Самым партизанским уездом в Северной области был Шенкурский. Жители этого уезда испокон веков были охотниками и рыбаками, брали добычи столько, сколько могли взять, начальство, какое бы оно ни было, особо не признавали, больше симпатизировали разбойникам, сбегавшим с северных каторг, как гимназисты сбегают с занятий перед Рождеством, — с завидным проворством и регулярностью. Но и разбойники жителям тоже не были указом — могли свернуть голову самому лютому из них, и когда на Севере появились белые, красные, англичане, чехословаки, французы, голландцы, финны, всплыли даже наглые, горластые американцы, шенкурцы отнеслись одинаково плохо и к одним, и к другим, и к третьим.
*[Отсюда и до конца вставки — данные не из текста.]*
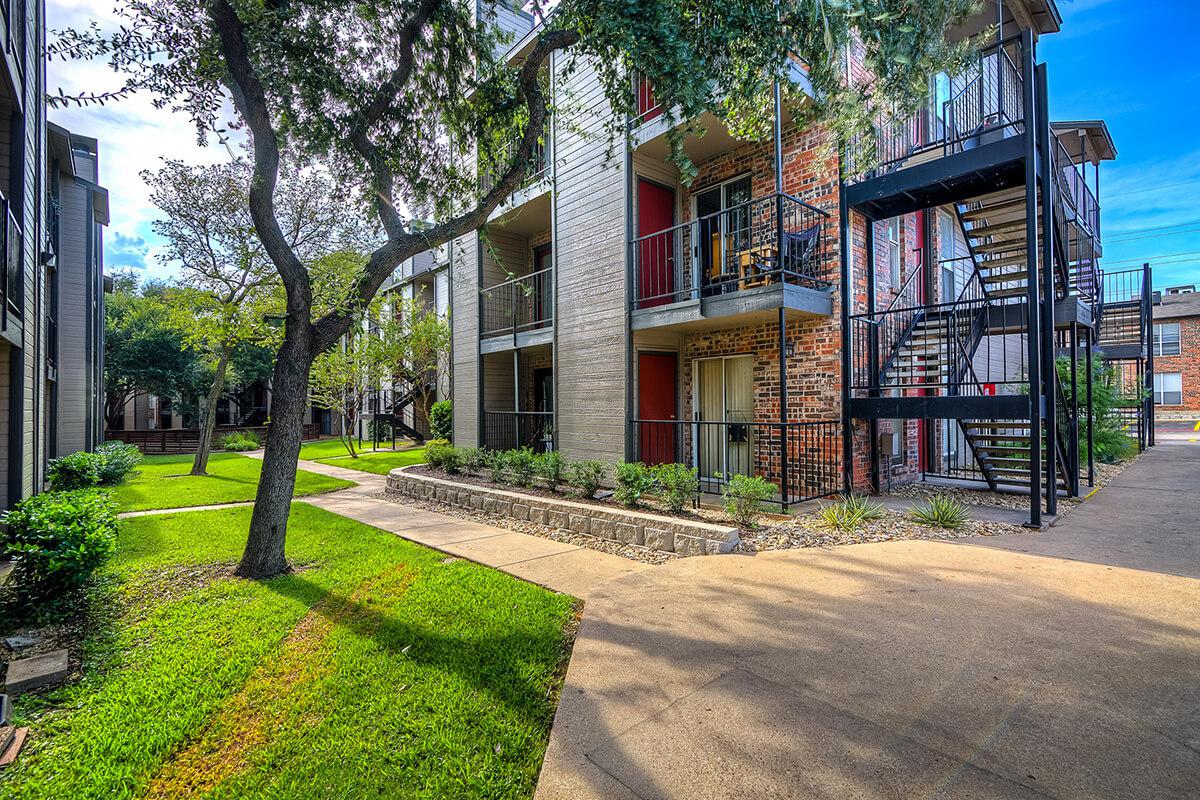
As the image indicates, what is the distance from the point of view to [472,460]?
11703mm

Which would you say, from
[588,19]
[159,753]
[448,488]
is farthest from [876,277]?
[159,753]

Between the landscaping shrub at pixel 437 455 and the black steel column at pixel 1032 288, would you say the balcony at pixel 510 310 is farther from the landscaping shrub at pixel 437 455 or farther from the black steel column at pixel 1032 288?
the black steel column at pixel 1032 288

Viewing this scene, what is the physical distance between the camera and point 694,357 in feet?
32.8

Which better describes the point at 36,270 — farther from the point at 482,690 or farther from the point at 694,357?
the point at 694,357

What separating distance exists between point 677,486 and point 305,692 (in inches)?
184

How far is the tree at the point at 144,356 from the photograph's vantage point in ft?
79.0

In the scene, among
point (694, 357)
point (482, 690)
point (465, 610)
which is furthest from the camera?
point (694, 357)

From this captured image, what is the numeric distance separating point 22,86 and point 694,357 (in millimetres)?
9294

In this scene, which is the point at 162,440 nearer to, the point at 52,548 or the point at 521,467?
the point at 521,467

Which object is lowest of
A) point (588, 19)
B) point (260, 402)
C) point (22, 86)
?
point (260, 402)

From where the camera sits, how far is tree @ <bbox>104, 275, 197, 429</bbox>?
24.1 meters

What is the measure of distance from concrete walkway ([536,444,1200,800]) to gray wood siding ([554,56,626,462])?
4.58m

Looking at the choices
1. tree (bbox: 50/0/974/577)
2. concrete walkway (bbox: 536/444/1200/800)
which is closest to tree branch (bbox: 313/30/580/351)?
tree (bbox: 50/0/974/577)

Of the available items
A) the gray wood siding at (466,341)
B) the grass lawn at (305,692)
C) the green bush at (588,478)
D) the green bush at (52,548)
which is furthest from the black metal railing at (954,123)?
the green bush at (52,548)
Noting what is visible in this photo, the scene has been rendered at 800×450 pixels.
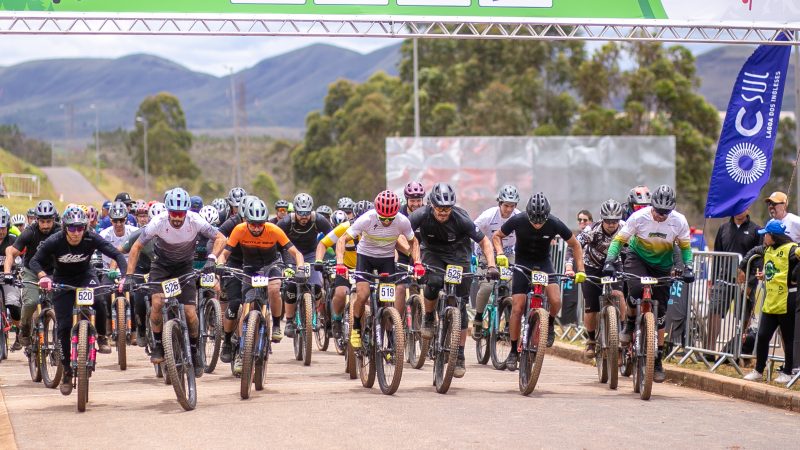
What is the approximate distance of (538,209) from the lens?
561 inches

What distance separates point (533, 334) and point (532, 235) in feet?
4.23

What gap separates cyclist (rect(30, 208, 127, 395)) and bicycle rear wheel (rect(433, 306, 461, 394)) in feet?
11.1

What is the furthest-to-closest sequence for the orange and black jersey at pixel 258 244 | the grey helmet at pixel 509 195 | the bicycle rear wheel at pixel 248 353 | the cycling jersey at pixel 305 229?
the cycling jersey at pixel 305 229, the grey helmet at pixel 509 195, the orange and black jersey at pixel 258 244, the bicycle rear wheel at pixel 248 353

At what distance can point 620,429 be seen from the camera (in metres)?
11.2

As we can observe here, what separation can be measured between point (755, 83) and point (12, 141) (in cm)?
13624

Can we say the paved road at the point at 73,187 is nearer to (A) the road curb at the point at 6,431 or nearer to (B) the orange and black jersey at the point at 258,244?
(B) the orange and black jersey at the point at 258,244

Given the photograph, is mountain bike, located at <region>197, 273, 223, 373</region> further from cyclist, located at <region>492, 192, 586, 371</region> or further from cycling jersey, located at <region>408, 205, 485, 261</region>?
cyclist, located at <region>492, 192, 586, 371</region>

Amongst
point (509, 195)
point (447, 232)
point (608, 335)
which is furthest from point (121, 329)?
point (608, 335)

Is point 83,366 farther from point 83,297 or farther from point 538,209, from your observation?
point 538,209

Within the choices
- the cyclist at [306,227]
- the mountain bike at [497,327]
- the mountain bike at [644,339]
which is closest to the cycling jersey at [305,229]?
the cyclist at [306,227]

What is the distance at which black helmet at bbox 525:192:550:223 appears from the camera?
14250 mm

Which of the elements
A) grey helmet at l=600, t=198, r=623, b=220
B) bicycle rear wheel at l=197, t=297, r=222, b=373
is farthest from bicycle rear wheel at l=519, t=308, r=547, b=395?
bicycle rear wheel at l=197, t=297, r=222, b=373

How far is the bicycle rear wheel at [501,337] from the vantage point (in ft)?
50.6

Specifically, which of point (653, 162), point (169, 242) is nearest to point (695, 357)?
point (169, 242)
— Вы сами по себе, а мы сами по себе, — говорили они, — нам не по дороге.
Удержать нейтралитет не удалось. Как только на северных реках появились английские мониторы, жители Шенкурского уезда взялись за винтовки. Этих лихих людей стали звать партизанами, ещё — шенкурятами. Следом за оружие схватились так называемые тарасовцы. И пошло, и поехало, и понеслось... Не остановить.
Если из тарасовцев состоял один из лучших полков миллеровской армии — Седьмой — и эти люди дрались только на стороне Миллера, то с шенкурятами дело обстояло сложнее. Во-первых, часть их оказалась на стороне белых, другая часть, меньшая — красных, во-вторых, они били всех, кто появлялся на их земле, — всех, с кем были в чём-то несогласны, расходились во мнениях.
Поэтому, кто знает, может, отряд капитана Слепцова сцепился именно с шенкурятами — красного, естественно, цвета. А может, и нет — это дано узнать, только взяв кого-нибудь из них в плен.
Цепь, ведомая Слепцовым, достигла домов, обошла их с обеих сторон и углубилась в тайгу.
Связи со Слепцовым не было никакой, и это раздражало лейтенанта.
— Я не привык так воевать, — пожаловался он Рунге.
— Я тоже, — ответил тот.
Над водой носились крупные тяжёлые птицы, вспарывали крыльями воздух, вызывали ощущение некой нереальности, словно они прибыли из другого мира. Это были чайки, которым надлежало жить на море и морские просторы не покидать, но они начали осваивать реки, забираться в глубь материка, будто и не чайки это были, а птицы менее романтичные — беспардонные наглые вороны.